Je n'ai jamais nié que je méritais une punition pour mes actes, des paroles, en réalité, celles d'un adolescent stupide en recherche d'appartenance, un crétin des ruelles, une graine de malotru. Bien sûr, ça n'excuse rien, la sagesse n'attend pas le nombre des années, j'aurais dû réaliser que chacun de mes traits d'esprits se fichait dans une chair bien vivante, et au-delà, dans un esprit souffrant.

Elle s'appelait Korri, diminutif du pesant Korridwen, un petit bout de femme plein d'énergie et de charme, une étincelle facétieuse dans nos taudis. Comme moi, elle était née dans la fange, comme moi elle cherchait à s'en extraire. J'empruntais des chemins tortueux qui me promettaient fortune plutôt que gloire, elle rêvait d'un ailleurs ensoleillé.

Nous n'avions rien en commun de très spécial, en vérité, car tous les gosses du quartier et des zones voisines partageaient ces espoirs, et la plupart d'entre nous échoueraient. La boue vous colle aux basques, elle vous leste et vous marque, elle étouffe vos élans.

Bon, je m'en suis sorti, je suis mal placé pour ces discours. Un bien pour un mal, aussi incroyable celui puisse-t-il paraître.

J'étais fâché, simplement, furieux de son indifférence. En réalité, elle m'appréciait plus qu'elle n'aurait dû, compte tenu de ma violence. Je suppose qu'elle comprenait cette colère, sans pour autant pouvoir y céder.

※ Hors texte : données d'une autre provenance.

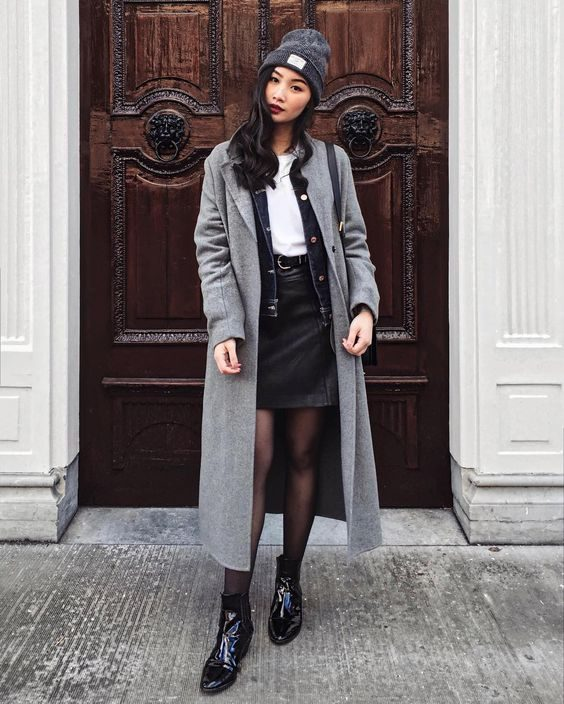Levi is sleek and sophisticated in this greyscale outfit consisting of a leather mini skirt, white tee, and doubled up jackets for an alternative take on a classic look. Grey coats are must-haves this season; get yours now for endless outfits! Brands not specified.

Je la voulais plus que je ne l'aimais.

Et puis je me suis mis à l'aimer.

À l'aimer d'un amour indomptable, infini, irrépressible, un amour épuisant, qui me saisit jour et nuit, me voile les sens, me coupe le souffle, un amour sans retour, aussi, puisqu'elle a quitté la ville depuis des années, embarqué sur un bateau pour l'autre bout du monde, sans me prévenir.

Cet amour est ma malédiction, une punition pour le mal que je lui ai fait. La prêtresse qui m'a ensorcelé l'a fait sans miséricorde pour le gamin de seize ans que j'étais. Sans doute n'en méritait-il aucune. Mais aujourd'hui, vingt ans plus tard, je suis las. Mon coeur, mon âme, se languissent d'autres horizons, d'une autre silhouette, alors même que je ne pense qu'à elle.

Jeanne, mon amie qui loue la Déesse de l'Amour, pense que seule Korri peut lever la malédiction qui pèse sur moi. La prêtresse qui me l'a lancée est morte durant l'hiver 1347, emportant le secret de son maléfice dans une tombe ornée de roses.

Parfois, j'y prie, dans l'espoir que cela suffise. Sans succès ; mon coeur reste épris. Je continue à peindre, écrire des poèmes, l'imaginer dans mes songes humides, au coeur de la nuit.

Korri.

M'en détacher m'apparaît comme un sacrilège. Je l'aime, je l'aimerai jusqu'à la fin, qu'elle ait disparu loin de moi – pour me fuir, en réalité – n'y change rien. Ma raison s'en mêle, bouscule mes sentiments, me promet des jours meilleurs, où son image se sera estompée et où je serai à nouveau libre.

Je lutte contre moi-même, prisonnier des rets d'une magie monstrueuse et belle, si belle, à la fois.

Brumes. Les yeux clos, j'erre à sa recherche, dans une bribe de souvenir. Un moment où elle m'a souri, un moment où elle a glissé sa main dans la mienne. Nous étions amis avant que je ne me retourne contre elle.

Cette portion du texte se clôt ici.